ANIMAL
Rafaeu
Orgulho e resistência em "ANIMAL" de Rafaeu
Em "ANIMAL", Rafaeu une orgulho das raízes à crítica direta ao sistema neoliberal, usando imagens marcantes e referências à cultura afro-brasileira. Logo no início, ao dizer “Meu grito ancestral / Anti-neoliberal / Sobe a laringe / Vira audiovisual”, o artista transforma sua voz em instrumento de resistência, conectando sua luta pessoal à herança coletiva e à necessidade de romper com padrões impostos. Referências como “Machado de Xangô” e “arruda e sal” reforçam a ligação com tradições de proteção espiritual, enquanto a expressão “bixa preta e favelada” assume com orgulho identidades marginalizadas, desafiando estigmas e celebrando a autenticidade.

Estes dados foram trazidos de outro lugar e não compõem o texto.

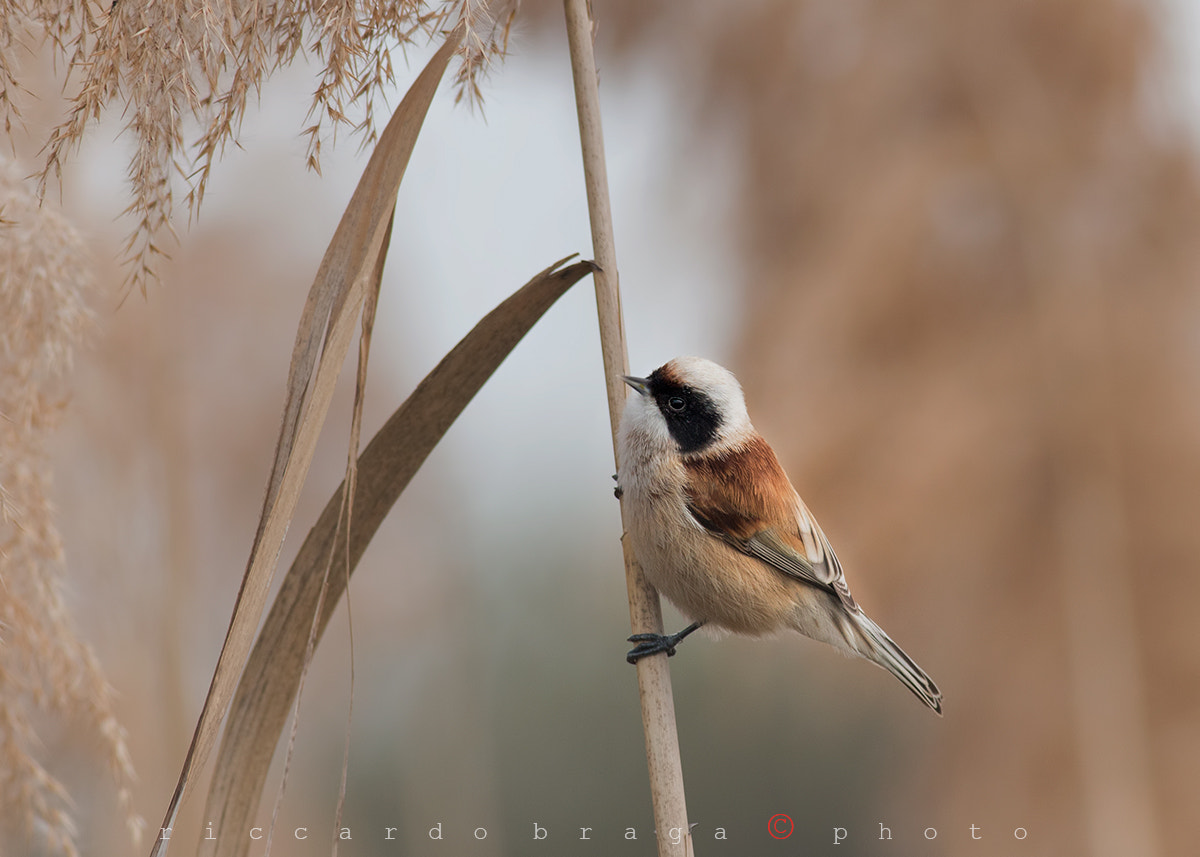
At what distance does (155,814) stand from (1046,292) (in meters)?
3.83

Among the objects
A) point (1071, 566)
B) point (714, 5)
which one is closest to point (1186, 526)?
point (1071, 566)

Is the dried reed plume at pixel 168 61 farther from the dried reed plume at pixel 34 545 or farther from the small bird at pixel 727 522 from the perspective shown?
the small bird at pixel 727 522

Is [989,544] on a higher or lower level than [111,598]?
higher

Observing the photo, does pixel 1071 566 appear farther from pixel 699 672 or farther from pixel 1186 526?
pixel 699 672

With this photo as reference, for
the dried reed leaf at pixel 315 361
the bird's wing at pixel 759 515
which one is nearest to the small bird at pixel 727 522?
the bird's wing at pixel 759 515

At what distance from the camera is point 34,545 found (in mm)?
1344

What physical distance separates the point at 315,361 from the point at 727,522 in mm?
1134

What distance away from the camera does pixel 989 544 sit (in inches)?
162

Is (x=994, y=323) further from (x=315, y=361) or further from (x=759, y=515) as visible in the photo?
(x=315, y=361)

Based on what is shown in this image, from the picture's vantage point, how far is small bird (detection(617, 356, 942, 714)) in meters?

A letra também ironiza o consumismo e a superficialidade, como em “Tu vem: Shade e grife / Eu venho essencial”, contrapondo ostentação à essência verdadeira. O trecho “Depois do bananal / Eu plantei o cacau / Eu vejo quem finge / E quem é visceral” sugere reconstrução a partir das próprias origens e valoriza quem é genuíno. Rafaeu reafirma sua individualidade e criatividade em versos como “Eu vim original / Com ref e genial / Tô mandando, vice!”, mostrando que sua arte é resistência, celebração e afirmação de identidade. O tom autêntico e irônico reforça a mensagem de que ser "animal" é ser livre, instintivo e fiel a si mesmo, mesmo diante das pressões sociais e políticas.
O significado desta letra foi gerado automaticamente.